I use Apple Music and have made a very similar setup to the article. Instead of the NFC pointing to a Plex URL, I have it trigger an Automation to play the relevant album on Apple Music. Works well, plays instantly, feels magical, and most of all it's got rid of the 'what should I listen to' friction so I now find my home is filled with music way more often. Downside of this approach is it only works on my own phone.

This article (not mine) explains the Apple Music/Automation approach – https://hicks.design/journal/moo-card-player

There are still legitimate options to buy media and download mp3.

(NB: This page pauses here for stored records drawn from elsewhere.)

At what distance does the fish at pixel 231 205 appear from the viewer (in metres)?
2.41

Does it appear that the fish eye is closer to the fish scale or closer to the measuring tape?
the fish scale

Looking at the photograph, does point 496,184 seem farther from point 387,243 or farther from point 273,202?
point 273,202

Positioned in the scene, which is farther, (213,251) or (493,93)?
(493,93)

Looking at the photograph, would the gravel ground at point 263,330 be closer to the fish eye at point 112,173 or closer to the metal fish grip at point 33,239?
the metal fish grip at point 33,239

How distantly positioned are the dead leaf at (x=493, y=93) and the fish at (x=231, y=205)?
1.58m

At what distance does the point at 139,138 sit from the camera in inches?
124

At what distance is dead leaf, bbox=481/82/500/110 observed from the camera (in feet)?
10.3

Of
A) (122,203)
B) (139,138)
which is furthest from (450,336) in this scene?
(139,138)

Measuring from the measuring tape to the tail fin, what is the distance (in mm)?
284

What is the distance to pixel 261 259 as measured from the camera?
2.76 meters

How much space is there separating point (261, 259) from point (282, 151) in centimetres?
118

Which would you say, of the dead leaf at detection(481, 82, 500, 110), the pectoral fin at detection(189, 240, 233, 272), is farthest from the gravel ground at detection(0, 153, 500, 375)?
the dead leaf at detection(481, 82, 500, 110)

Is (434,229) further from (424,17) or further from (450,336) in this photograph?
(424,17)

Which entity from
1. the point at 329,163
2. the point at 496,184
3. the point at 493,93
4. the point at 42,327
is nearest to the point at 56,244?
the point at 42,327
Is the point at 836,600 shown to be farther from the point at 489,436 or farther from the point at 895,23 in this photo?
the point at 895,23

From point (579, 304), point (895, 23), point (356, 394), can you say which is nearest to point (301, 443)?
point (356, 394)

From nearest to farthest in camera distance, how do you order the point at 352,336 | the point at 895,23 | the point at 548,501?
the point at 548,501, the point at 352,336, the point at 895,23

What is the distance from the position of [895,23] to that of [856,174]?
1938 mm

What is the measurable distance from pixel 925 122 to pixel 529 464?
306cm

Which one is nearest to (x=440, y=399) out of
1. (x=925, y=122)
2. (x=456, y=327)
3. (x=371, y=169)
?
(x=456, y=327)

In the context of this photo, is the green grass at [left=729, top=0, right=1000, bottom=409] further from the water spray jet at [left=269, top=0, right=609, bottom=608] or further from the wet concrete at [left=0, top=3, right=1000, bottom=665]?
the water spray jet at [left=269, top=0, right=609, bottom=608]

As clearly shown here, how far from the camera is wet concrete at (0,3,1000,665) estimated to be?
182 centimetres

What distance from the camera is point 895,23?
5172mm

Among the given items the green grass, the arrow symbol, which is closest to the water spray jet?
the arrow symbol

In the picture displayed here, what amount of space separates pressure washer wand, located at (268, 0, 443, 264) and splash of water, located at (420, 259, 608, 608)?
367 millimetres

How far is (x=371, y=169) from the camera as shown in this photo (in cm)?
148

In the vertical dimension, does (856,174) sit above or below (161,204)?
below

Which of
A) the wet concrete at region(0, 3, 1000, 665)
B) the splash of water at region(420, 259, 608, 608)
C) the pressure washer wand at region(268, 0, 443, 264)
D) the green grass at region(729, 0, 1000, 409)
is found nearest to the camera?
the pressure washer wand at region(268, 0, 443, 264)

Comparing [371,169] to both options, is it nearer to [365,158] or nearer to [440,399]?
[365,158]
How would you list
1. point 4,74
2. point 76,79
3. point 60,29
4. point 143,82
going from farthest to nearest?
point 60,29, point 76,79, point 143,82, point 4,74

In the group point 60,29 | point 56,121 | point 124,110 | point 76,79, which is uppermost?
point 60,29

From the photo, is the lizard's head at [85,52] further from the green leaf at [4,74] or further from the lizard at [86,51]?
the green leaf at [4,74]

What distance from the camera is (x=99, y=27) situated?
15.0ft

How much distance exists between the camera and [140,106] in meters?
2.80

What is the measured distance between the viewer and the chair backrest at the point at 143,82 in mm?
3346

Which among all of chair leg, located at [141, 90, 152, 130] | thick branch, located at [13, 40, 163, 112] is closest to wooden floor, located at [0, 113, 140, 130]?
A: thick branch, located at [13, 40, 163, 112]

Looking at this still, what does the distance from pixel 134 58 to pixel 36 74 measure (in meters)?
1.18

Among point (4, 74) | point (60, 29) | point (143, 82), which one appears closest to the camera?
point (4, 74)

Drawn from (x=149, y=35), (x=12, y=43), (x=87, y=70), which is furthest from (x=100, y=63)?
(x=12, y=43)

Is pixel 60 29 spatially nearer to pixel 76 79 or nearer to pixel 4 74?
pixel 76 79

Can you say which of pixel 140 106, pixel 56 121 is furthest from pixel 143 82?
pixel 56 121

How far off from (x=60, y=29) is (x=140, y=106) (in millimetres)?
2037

  • Yes I know. But audiobooks bought are way more expensive than getting them from audible with the credit system over the course of one year for instance. I used to buy my albums rather than having a streaming service subscription. But I sadly caved in. I just wonder if all who report they do this for they kids etc really go out and buy all these great records and audiobooks etc. because for me there is a reason to have a subscription. An album on iTunes costs roughly 10€. For that I can listen a whole month to whatever album. Sure the album is somewhat mine when I purchase it (definitely when bought on a physical medium). At the moment I purchase my favorite movies digital even though I could watch them on Netflix and co.

    • It seems to me like this is more about nostalgia than current music. I'm considering doing something similar with my cd collection which is original from the 90s/00s with some back catalogue 60s-90s stuff thrown in. I listen to most modern music via streaming, but still buy the odd new release album that really matters to me (literally one or two a year).

I’ve ripped a bunch of cds which I think is not technically legal here but I have no moral issue, an we’d bought some.

Other than that with setups like music assistant you can stream from these services, it’s just a different trigger. I know that’s not quite what you asked but it’s a clean solution to play on the speakers you’d already stream on.

Why get hung up on the legality of something like this, assuming you're just going to use it for personal use in your home?

It's not morally wrong to take music you pay for and use it in a perfectly reasonable - and fun - way.

  • Well because at least from a German perspective one can get in lots of troubles when going the non legal way. Of course the question is how you do it etc etc. my question was if in fact people go the greyzone or start to purchase from alternative sources instead of using streaming services.